Reproduce the entries verbatim, starting at the first entry and ending at the line containing "사람을 무기로 광고 시간을 파는 곳을?", with both included. Leave the pictures out of your answer.

**Excerpts from a dataset**:
──────────

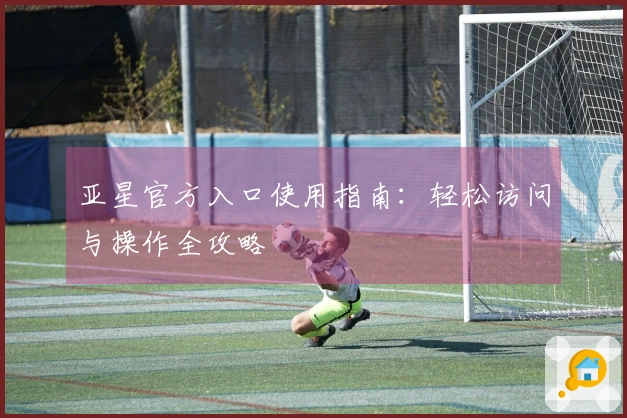 亚星官方入口使用指南：轻松访问与操作全攻略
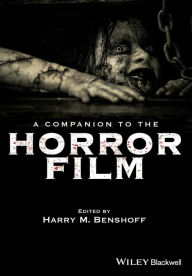 Title: A Companion to the Horror Film / Edition 1, Author: Harry M. Benshoff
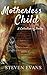 Motherless Child: A Collect...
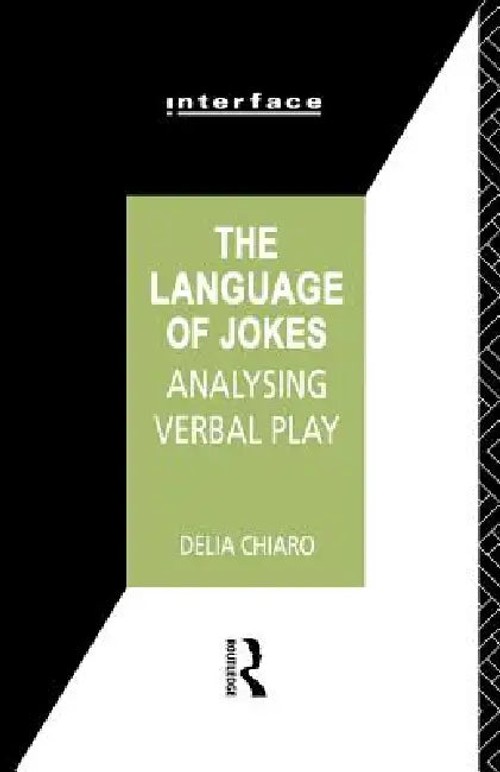 The Language of Jokes: Analyzing Verbal Play – Delia Chiaro view 2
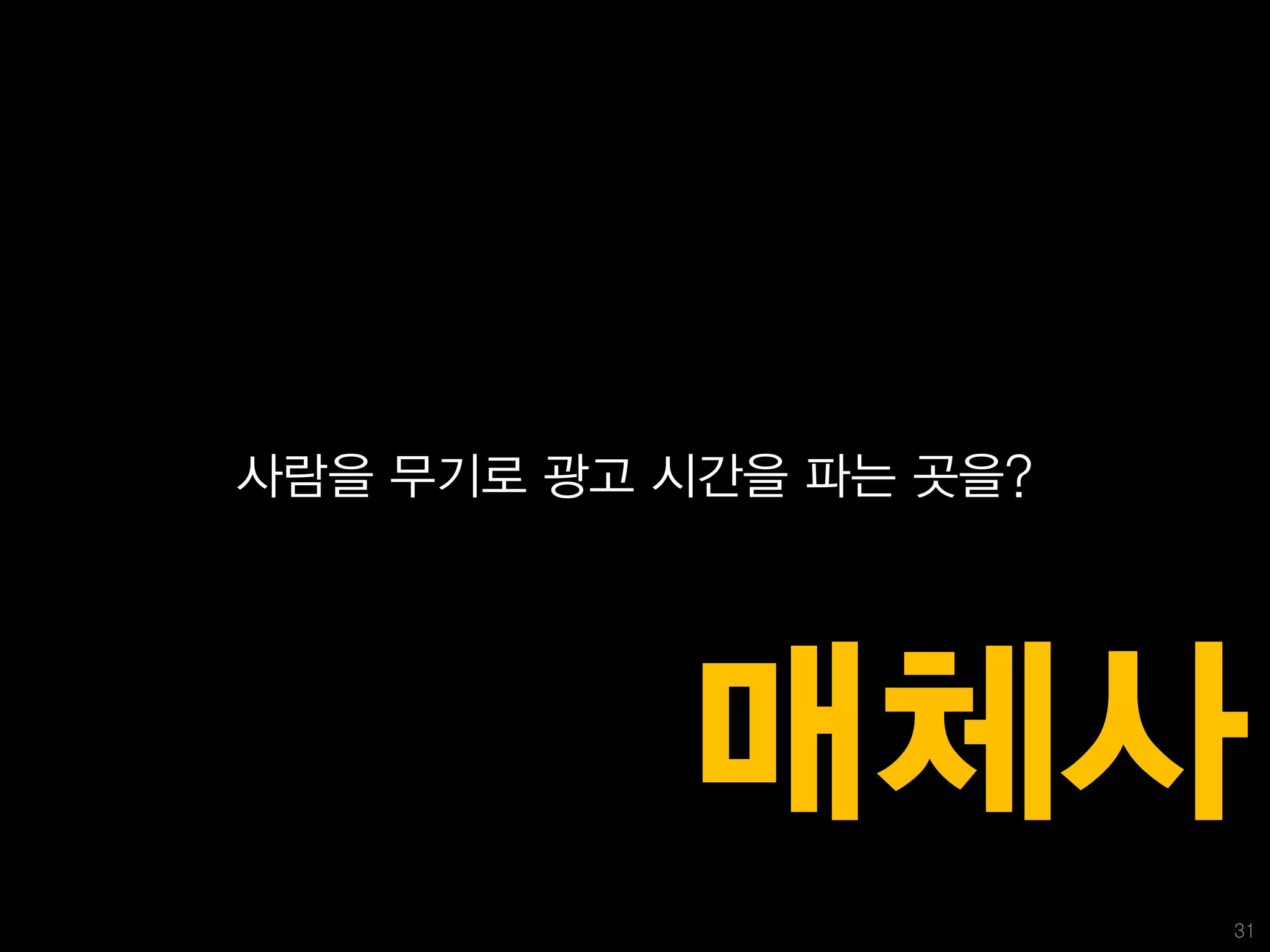 사람을 무기로 광고 시간을 파는 곳을?




           매체사
                        31
 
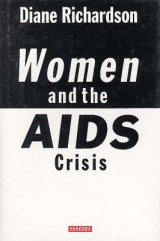 Women and the AIDS Crisis - Richardson, Diane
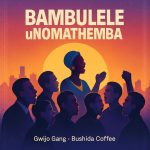 Bushida Coffee – Bambulele uNomathemba (Gwijo Song) Ft. Gwijo Gang Bushida Coffee – Bambulele uNomathemba (Gwijo Song) Ft. Gwijo Gang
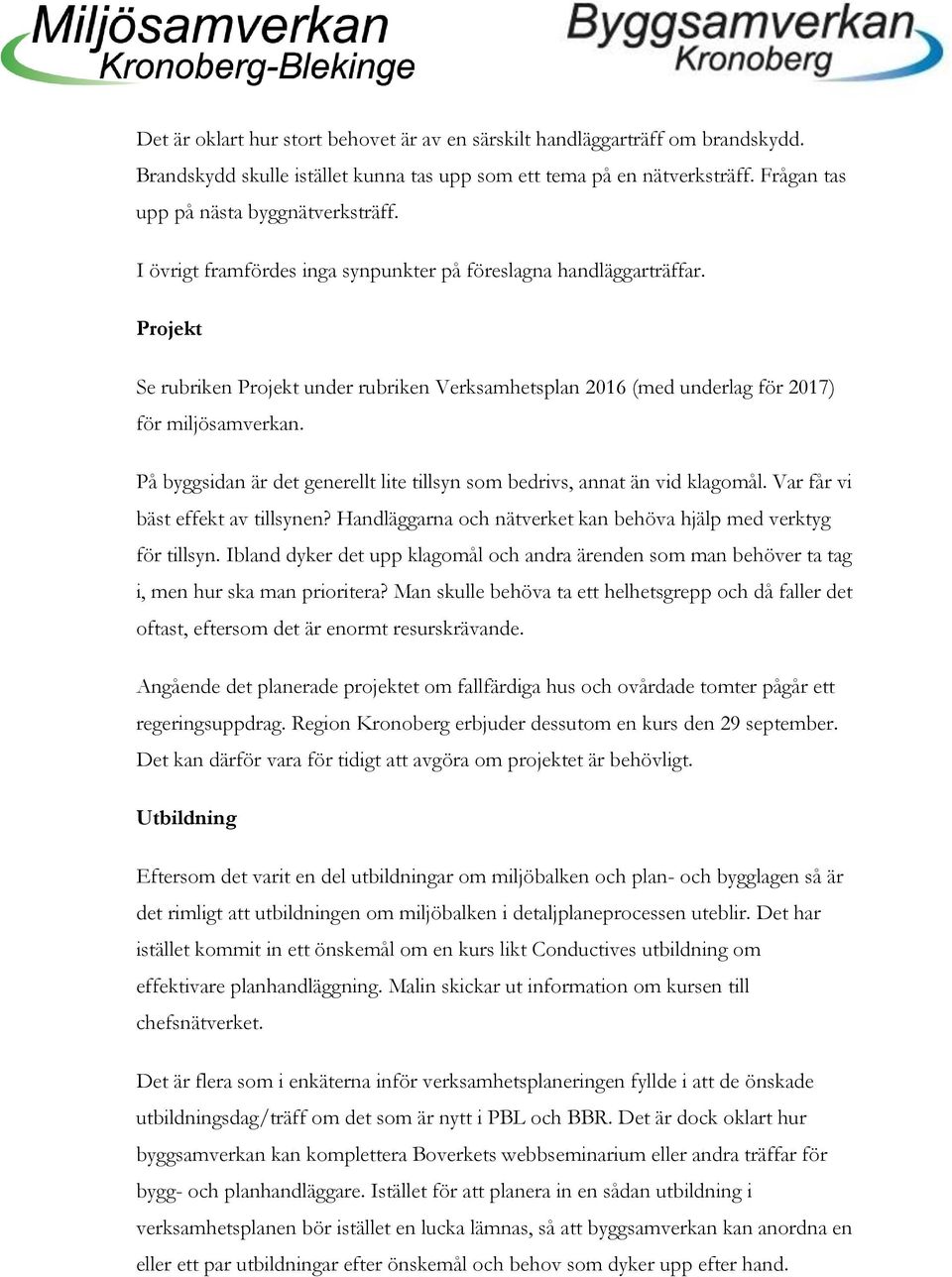 På byggsidan är det generellt lite tillsyn som bedrivs, annat än vid klagomål. Var får vi bäst effekt av tillsynen? Handläggarna och nätverket kan behöva hjälp med verktyg för tillsyn.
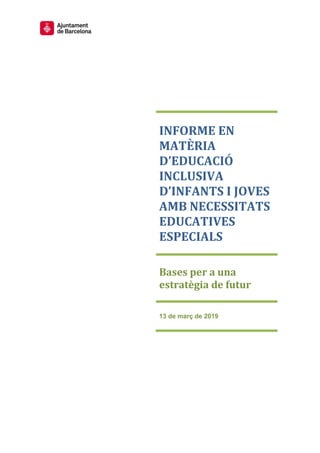 INFORME EN
MATÈRIA
D’EDUCACIÓ
INCLUSIVA
D’INFANTS I JOVES
AMB NECESSITATS
EDUCATIVES
ESPECIALS
Bases per a una
estratègia de futur
13 de març de 2019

──────────

**Response area**:
 亚星官方入口使用指南：轻松访问与操作全攻略
 Title: A Companion to the Horror Film / Edition 1, Author: Harry M. Benshoff
 Motherless Child: A Collect...
 The Language of Jokes: Analyzing Verbal Play – Delia Chiaro view 2
 사람을 무기로 광고 시간을 파는 곳을?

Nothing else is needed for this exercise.